Aufgabe >>
Setze bitte den Lesetext über das Schulheft mit dem Pulp-Stilführer im Anschluss an seinen letzten Satz fort.

Wie so gut wie alle Kinder meiner Generation war ich fast von Geburt an ein Popmusikfan – & als ich Teenager wurde, wollte ich den Sprung vom Zuschauer zum Mitwirkenden wagen. Ein großer Sprung. Dieses Schulheft ist also ein sehr wichtiges Dokument. Es sind meine Schriftrollen vom Toten Meer – der Anfang meiner künstlerischen Laufbahn – & es beginnt mit …

Die Übersetzungen der Texte aus den Abbildungen finden sich im Kapitel »Übersetzungen«.

… Kleidung.

»Die meisten Gruppen haben einen bestimmten Kleidungsstil, der unweigerlich von ihren Fans nachgeahmt wird. Die Pulp-Garderobe sollte aus Folgendem bestehen …«

»Ein verdammter Moderatgeber?« Das war meine erste Reaktion, als ich diese Worte las. Aber das sind die Gedanken meines heutigen Ichs. Das hier sind eindeutige Beweise. Primärquellen. Originalartefakte. Alles hat Bedeutung. Keine Widerrede. Sogar das Kaugummi (vielleicht sogar gerade das Kaugummi).

Hier oben stellen wir uns der Vergangenheit nach ihren eigenen Regeln. Kein Revisionismus. Also schauen wir noch mal hin: Was kann uns dieser Leitfaden zur »Pulp-Mode« verraten?

Nun, er rückt das Image in den Mittelpunkt dieses anstehenden kreativen Abenteuers.

Das erinnert an die Northern-Soul-Szene, die gerade eben anlässlich des Wigan-Casino-Aufnähers Thema war – aber bedeutsamer für mich war, dass nur wenige Jahre, bevor ich diesen Stilführer schrieb, Punkrock passiert war.

Ich nehme an, wenn ihr dieses Buch lest, seid ihr schon ziemlich vertraut mit der Geschichte des Punk. Vielleicht habt ihr sogar die Nase gestrichen voll davon. Es gibt unzählige Bücher zu dem Thema. & Dokumentarfilme. & Blogs. & Facebook-Gruppen. Das ist ein Problem unserer Zeit: wie Dingen durch ständige Wiederholung & Eingemeindung in den Mainstream der Lebenssaft ausgesaugt wird – aber besonders unerfreulich zeigt es sich im Fall von Punk.

Daten
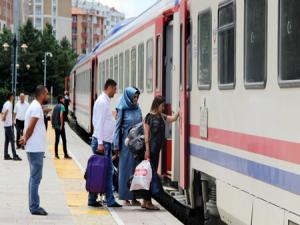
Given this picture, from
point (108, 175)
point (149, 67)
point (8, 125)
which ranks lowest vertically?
point (108, 175)

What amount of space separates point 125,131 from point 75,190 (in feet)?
9.23

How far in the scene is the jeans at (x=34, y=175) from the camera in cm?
1104

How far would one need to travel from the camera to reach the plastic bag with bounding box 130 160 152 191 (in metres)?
11.3

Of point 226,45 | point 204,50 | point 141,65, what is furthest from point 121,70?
point 226,45

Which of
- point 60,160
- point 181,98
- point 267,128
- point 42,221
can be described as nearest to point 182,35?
point 181,98

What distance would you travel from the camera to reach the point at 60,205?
40.7ft

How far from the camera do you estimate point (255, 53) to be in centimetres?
716

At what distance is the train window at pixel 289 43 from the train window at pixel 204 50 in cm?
264

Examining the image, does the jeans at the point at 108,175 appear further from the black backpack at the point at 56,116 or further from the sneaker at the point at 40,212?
the black backpack at the point at 56,116

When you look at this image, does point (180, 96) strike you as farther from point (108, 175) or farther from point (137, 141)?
point (108, 175)

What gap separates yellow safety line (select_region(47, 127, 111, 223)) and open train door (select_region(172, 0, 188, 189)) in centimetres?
137

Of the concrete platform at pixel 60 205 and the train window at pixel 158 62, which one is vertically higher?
the train window at pixel 158 62

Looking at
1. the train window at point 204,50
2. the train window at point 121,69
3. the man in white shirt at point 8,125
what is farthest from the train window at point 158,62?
the man in white shirt at point 8,125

Antwort >>
Denn Punk war ein Riss. Eine Zeitenwende. Ein völliger Bruch mit der Vergangenheit. Eine Ablehnung des offiziellen Narrativs. Er wollte sich nicht einfügen. Er verlangte neue Klänge, neue Ideen. & neue Klamotten.

Punk betonte die Bedeutung von Kleidung als Bekenntnis zur Neuen Weltordnung – oder als Ausdruck der Abneigung gegen die »normale« Welt. Weniger »mit Kleidung Eindruck machen« als »mit Kleidung Abscheu ausdrücken«.

Die »Pulp-Garderobe« dürfte beim Durchschnittsbürger allerdings nicht allzu viel Abscheu erregt haben: keine Sicherheitsnadeln, kein PVC.

Zur Pulp-Moderevolution gehören:

Dufflecoats (am besten blau oder schwarz): Meine Tante Bess hatte mir einen Dufflecoat gekauft. Spießiger geht’s kaum. & Dufflecoats sind aus dickem Wollstoff, wären also mit Sicherheit kein praktisches Bühnen-Outfit.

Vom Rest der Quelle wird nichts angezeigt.